───── Selection
After years of treating President Donald Trump’s inflammatory rhetoric with a light touch, Facebook and Instagram are silencing his social media accounts for the rest of his presidency. The move, which many called justified following the insurrection at the U.S. Capitol last Wednesday, is also a somber reminder of the enormous power that social media platforms can exercise when they choose.
Facebook and Instagram announced on Jan. 7 that they will bar Trump from posting at least until the inauguration of President-elect Joe Biden. Twitter followed on Friday, Jan. 8, by permanently suspending Trump's account.
In announcing the unprecedented move, Facebook founder Mark Zuckerberg said the risk of allowing Trump to use the platform is too great following the president’s incitement of a mob that touched off Wednesday’s deadly riot at the Capitol. Zuckerberg says Trump’s account will be locked “for at least the next two weeks” but could remain locked indefinitely.
“The shocking events of the last 24 hours clearly demonstrate that President Donald Trump intends to use his remaining time in office to undermine the peaceful and lawful transition of power to his elected successor, Joe Biden,” Zuckerberg wrote the day after the attack on Capitol Hill.
──────────
— Objectives —
a: Answer these questions from the article on the social media bans of Trump, one per line:
(i) On what date did Facebook and Instagram announce they would bar Trump from posting?
(ii) What did Twitter do on Friday, Jan. 8?
(iii) For how long did Zuckerberg say Trump's account would be locked?
b: Summarize the article on the social media bans of Trump in two sentences.
c: Write the next few paragraphs of the article on the social media bans of Trump, picking up after Zuckerberg's quoted statement.
The lines after this article are separate material.
───── Collected data
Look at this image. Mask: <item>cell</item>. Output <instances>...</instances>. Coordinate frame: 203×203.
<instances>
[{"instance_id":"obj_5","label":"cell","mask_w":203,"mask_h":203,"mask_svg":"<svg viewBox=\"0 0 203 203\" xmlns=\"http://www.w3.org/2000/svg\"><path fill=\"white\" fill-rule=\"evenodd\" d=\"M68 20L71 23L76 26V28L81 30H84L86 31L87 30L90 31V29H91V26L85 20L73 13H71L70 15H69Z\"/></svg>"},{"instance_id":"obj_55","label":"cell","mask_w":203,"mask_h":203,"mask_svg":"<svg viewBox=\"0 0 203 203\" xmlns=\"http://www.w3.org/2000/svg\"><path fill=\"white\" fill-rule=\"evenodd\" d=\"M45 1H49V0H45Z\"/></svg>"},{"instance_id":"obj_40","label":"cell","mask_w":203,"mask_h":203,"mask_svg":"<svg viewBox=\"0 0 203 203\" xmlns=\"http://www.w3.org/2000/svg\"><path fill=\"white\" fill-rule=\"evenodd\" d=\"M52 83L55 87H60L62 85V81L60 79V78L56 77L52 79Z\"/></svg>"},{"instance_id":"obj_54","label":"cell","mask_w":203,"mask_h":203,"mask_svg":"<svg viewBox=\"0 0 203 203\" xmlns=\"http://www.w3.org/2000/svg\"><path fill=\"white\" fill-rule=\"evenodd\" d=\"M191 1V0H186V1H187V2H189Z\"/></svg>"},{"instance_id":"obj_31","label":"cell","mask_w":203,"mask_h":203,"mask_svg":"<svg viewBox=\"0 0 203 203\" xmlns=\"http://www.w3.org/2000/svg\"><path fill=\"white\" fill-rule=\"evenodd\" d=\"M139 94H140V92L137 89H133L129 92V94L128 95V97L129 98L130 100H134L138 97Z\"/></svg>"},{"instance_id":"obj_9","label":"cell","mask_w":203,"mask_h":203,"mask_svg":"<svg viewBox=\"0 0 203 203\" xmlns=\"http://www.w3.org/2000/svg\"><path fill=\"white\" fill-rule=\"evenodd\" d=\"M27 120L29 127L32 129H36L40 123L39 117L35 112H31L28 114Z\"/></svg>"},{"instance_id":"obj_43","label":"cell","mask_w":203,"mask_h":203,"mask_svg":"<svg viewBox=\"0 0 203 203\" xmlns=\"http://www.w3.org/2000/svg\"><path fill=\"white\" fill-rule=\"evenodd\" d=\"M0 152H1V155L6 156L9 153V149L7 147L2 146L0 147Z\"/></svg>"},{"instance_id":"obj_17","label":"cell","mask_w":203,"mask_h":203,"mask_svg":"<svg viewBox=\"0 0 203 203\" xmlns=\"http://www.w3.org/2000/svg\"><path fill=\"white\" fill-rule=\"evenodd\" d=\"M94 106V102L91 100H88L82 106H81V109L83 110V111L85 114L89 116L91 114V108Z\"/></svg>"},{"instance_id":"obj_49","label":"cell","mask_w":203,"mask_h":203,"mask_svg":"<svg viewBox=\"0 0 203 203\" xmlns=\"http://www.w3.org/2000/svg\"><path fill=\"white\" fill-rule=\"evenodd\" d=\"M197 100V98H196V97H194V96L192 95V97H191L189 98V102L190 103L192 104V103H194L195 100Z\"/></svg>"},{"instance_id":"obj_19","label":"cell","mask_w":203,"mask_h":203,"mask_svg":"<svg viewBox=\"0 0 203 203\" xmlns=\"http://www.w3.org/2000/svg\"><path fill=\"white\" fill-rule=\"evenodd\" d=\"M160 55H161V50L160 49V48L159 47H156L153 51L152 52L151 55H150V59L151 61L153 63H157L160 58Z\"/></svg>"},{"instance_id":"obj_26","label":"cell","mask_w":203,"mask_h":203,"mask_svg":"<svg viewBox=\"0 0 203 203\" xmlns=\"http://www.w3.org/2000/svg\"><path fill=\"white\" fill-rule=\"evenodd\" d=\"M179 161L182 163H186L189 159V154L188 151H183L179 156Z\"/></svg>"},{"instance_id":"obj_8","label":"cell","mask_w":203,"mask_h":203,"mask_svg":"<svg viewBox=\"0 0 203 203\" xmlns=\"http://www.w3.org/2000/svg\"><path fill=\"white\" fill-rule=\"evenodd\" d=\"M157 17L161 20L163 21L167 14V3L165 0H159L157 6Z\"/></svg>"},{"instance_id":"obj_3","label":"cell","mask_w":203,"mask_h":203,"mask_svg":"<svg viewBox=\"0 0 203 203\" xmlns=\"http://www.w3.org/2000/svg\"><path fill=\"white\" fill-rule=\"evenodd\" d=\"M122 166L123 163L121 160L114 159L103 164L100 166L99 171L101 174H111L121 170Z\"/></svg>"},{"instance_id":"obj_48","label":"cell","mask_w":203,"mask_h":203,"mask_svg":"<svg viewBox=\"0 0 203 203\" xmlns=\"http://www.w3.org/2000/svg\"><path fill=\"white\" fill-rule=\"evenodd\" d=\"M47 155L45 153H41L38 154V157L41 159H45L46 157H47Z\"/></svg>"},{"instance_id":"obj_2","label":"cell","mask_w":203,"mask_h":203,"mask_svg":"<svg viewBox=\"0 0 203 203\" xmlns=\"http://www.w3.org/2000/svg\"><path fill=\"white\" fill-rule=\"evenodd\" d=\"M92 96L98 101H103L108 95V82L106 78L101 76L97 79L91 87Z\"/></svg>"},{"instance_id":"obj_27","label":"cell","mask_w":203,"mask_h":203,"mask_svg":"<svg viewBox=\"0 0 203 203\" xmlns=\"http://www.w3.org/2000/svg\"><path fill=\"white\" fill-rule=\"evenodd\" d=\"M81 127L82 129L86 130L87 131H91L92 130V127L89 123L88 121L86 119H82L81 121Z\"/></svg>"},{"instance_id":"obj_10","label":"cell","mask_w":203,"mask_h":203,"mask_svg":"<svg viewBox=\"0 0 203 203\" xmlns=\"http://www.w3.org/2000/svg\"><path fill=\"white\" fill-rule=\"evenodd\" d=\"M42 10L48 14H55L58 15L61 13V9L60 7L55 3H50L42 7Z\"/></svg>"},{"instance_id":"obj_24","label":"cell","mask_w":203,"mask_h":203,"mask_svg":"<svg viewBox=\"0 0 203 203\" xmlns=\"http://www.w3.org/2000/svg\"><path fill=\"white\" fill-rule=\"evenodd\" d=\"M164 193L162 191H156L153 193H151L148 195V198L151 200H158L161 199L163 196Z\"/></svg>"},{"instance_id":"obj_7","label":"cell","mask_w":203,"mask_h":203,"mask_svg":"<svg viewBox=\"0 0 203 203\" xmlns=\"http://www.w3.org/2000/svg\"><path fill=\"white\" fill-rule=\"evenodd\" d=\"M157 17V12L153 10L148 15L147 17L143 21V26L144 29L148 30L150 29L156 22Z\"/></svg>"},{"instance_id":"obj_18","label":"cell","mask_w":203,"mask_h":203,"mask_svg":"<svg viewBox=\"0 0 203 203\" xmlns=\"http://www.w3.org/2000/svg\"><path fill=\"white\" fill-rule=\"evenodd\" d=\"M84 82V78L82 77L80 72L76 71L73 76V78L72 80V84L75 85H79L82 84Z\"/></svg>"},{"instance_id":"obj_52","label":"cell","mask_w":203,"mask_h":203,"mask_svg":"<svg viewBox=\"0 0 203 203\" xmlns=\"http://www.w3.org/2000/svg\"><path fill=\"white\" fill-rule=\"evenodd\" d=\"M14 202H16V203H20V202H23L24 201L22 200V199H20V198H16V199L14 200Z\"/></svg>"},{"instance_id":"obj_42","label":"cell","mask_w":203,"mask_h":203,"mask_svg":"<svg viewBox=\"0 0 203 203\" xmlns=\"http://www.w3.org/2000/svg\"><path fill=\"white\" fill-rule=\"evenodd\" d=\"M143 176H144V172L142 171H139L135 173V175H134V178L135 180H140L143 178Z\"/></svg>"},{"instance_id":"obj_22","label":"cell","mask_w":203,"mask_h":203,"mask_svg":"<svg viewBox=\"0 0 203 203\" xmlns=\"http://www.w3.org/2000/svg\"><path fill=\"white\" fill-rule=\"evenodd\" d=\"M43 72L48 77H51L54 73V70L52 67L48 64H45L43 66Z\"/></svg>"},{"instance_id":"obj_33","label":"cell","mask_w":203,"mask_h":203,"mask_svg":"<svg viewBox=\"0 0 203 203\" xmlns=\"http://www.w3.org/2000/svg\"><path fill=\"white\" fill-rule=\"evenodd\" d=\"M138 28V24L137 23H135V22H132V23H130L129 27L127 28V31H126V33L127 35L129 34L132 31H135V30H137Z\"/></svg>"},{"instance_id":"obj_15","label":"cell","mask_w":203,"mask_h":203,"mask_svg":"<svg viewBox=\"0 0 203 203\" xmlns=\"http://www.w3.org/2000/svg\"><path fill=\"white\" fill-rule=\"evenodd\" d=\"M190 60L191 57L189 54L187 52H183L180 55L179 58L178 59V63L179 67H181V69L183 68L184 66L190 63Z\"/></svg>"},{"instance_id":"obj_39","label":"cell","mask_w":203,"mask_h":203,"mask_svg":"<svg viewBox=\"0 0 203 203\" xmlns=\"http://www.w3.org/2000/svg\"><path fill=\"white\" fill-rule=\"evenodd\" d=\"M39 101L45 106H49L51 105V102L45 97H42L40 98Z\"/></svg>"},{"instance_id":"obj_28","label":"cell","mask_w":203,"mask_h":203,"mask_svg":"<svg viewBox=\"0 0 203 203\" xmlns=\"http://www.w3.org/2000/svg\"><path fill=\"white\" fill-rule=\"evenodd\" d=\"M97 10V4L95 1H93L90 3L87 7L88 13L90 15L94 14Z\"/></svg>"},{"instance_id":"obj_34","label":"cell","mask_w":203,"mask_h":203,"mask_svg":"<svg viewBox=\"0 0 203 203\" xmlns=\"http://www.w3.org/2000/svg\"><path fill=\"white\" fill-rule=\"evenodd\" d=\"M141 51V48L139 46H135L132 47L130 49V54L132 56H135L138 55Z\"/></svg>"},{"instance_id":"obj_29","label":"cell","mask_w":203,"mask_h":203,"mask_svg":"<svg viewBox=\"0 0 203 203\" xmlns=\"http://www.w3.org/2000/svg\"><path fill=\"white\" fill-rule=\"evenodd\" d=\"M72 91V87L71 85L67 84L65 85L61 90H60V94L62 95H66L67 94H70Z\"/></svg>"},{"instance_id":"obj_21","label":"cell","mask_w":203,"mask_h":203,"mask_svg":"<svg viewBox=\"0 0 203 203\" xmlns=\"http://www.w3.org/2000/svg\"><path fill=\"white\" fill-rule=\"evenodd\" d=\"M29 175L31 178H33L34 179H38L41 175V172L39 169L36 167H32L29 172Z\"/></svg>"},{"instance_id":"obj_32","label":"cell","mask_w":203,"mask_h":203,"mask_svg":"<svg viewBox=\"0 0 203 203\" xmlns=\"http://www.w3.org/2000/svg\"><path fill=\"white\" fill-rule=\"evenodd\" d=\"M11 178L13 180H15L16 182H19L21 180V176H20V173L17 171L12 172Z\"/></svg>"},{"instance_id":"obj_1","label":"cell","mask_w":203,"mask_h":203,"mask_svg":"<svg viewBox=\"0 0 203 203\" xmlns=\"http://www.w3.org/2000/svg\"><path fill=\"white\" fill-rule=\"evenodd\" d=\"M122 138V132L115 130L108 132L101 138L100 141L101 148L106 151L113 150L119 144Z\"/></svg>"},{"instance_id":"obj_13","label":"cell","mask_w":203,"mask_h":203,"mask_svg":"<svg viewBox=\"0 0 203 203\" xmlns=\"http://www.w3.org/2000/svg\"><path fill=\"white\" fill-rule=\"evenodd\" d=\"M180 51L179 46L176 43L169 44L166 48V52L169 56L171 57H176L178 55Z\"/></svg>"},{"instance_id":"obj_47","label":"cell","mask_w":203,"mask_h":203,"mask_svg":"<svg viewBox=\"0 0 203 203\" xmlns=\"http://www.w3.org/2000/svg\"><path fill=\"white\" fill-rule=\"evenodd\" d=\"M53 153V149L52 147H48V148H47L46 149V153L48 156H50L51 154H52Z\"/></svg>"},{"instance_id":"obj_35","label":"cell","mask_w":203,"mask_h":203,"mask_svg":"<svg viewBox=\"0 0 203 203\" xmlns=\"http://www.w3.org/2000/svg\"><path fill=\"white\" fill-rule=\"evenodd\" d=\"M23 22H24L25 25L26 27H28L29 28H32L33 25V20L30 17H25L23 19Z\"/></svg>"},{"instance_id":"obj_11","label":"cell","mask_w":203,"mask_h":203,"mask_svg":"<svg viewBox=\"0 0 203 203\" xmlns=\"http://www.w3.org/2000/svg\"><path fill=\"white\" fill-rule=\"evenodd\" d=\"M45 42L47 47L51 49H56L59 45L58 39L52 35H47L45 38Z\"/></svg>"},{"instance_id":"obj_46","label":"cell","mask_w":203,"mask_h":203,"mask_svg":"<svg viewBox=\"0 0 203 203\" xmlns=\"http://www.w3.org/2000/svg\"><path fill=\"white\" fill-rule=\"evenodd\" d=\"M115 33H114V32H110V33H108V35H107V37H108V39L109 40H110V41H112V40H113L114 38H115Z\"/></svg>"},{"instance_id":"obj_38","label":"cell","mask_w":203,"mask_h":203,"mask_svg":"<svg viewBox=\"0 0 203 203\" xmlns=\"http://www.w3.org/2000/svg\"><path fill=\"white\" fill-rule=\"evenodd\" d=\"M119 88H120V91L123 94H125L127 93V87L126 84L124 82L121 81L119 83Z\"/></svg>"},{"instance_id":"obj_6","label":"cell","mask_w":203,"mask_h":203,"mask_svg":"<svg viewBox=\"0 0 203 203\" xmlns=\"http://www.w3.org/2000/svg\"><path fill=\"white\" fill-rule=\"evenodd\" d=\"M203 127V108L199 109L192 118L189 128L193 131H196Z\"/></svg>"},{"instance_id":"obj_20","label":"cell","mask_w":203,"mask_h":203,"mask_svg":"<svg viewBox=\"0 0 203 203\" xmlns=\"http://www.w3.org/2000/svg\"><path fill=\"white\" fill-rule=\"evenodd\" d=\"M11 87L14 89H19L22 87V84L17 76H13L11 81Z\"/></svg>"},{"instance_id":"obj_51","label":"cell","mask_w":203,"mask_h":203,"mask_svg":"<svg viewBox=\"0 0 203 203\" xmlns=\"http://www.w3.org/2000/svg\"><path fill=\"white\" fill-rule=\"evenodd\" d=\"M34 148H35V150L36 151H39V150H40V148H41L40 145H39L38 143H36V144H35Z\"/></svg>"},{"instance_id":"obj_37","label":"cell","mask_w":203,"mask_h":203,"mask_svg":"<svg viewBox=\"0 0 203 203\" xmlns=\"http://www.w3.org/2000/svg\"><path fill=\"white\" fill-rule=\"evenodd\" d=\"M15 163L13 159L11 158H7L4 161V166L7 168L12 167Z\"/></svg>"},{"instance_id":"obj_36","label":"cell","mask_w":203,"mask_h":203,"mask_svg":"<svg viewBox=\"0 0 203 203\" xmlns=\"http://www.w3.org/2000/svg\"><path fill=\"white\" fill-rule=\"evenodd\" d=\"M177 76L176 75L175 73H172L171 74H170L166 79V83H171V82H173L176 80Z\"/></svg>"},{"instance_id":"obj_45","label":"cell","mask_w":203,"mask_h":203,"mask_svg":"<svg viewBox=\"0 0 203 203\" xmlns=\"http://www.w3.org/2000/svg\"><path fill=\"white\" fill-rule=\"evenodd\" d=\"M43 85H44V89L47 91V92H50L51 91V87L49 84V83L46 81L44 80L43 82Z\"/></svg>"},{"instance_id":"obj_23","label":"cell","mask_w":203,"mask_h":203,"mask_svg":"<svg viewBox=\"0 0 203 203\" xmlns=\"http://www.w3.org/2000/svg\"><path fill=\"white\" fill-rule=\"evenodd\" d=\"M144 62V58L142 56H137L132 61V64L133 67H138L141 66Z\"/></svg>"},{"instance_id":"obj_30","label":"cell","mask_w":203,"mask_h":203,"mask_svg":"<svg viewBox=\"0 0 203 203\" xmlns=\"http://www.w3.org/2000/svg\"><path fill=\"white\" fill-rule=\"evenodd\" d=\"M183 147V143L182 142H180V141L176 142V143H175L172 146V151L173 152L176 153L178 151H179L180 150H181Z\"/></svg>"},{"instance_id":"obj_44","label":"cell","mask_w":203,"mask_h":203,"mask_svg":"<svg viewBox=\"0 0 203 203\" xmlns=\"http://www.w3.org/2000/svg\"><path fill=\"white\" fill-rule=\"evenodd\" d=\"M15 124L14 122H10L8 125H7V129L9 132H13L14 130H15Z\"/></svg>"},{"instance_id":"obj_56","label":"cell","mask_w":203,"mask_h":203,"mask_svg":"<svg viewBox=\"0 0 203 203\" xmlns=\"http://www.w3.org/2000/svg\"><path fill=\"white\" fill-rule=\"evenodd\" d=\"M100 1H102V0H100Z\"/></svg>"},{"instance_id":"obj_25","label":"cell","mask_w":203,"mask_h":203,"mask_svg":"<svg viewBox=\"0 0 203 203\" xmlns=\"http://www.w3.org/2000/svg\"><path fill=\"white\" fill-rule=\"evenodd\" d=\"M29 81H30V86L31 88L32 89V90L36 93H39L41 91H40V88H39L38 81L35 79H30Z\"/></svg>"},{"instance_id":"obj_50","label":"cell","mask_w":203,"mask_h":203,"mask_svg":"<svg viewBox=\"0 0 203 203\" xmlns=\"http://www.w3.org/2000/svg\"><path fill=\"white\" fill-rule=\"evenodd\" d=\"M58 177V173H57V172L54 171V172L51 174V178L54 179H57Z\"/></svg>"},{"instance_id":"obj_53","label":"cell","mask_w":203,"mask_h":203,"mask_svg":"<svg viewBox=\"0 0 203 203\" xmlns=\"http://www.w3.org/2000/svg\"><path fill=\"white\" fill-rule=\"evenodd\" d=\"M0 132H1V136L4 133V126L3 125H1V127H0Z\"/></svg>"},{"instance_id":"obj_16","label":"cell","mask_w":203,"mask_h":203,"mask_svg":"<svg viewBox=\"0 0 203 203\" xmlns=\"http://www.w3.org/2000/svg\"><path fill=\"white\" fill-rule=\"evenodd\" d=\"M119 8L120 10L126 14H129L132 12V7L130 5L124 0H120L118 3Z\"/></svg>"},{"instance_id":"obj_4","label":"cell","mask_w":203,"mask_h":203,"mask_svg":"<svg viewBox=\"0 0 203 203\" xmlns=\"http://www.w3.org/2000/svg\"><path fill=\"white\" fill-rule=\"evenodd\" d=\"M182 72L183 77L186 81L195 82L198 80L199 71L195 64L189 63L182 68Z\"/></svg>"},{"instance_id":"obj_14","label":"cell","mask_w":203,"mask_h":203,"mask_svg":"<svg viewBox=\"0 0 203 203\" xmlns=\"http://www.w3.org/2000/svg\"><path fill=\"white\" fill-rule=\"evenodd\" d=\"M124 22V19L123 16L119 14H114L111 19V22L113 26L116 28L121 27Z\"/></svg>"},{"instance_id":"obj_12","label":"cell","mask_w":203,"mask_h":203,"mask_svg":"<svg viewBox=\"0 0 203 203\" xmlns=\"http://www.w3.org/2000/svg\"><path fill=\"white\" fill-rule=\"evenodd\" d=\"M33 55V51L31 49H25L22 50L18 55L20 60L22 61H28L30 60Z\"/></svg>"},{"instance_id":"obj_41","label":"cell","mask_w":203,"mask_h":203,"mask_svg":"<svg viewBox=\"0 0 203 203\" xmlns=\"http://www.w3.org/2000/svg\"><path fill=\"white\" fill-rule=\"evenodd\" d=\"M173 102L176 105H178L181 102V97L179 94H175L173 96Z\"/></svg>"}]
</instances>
──────────
— Task answers —
a:
(i) Jan. 7
(ii) It permanently suspended Trump's account.
(iii) For at least the next two weeks, and possibly indefinitely.

b: After the deadly riot at the U.S. Capitol, Facebook and Instagram barred President Trump from posting at least until Joe Biden's inauguration, and Twitter then permanently suspended his account. Mark Zuckerberg said letting Trump use the platform was too risky because Trump meant to undermine the peaceful transfer of power to Biden.

c:
Trump has repeatedly harnessed the power of social media to spread falsehoods about election integrity and the results of the presidential race. Platforms like Facebook have occasionally labeled or even removed some of his posts, but the overall response has failed to satisfy a growing number of critics who say the platforms have enabled the spread of dangerous misinformation.
In light of last week's riot, however, Zuckerberg said a more aggressive approach is needed.
“The current context is now fundamentally different, involving use of our platform to incite violent insurrection against a democratically elected government,” he wrote.
Instagram, which is owned by Facebook, will also block Trump’s ability to post on its platform. YouTube, owned by Google, also announced more general changes that will penalize accounts spreading misinformation about voter fraud in the 2020 election, with repeat offenders facing permanent removal from the platform.
While some cheered the platforms’ actions, experts noted that the companies’ actions follow years of hemming and hawing on the dangerous misinformation and violent rhetoric Trump and his supporters have spread, contributing to Wednesday’s violence.
Though deprived of his big online megaphones, Trump does have alternative options of much smaller reach. The far right friendly Parler may be the leading candidate, though Google and Apple have both removed it from their app stores and Amazon decided to boot it off its web hosting service. That could knock it offline for a week, Parler’s CEO said.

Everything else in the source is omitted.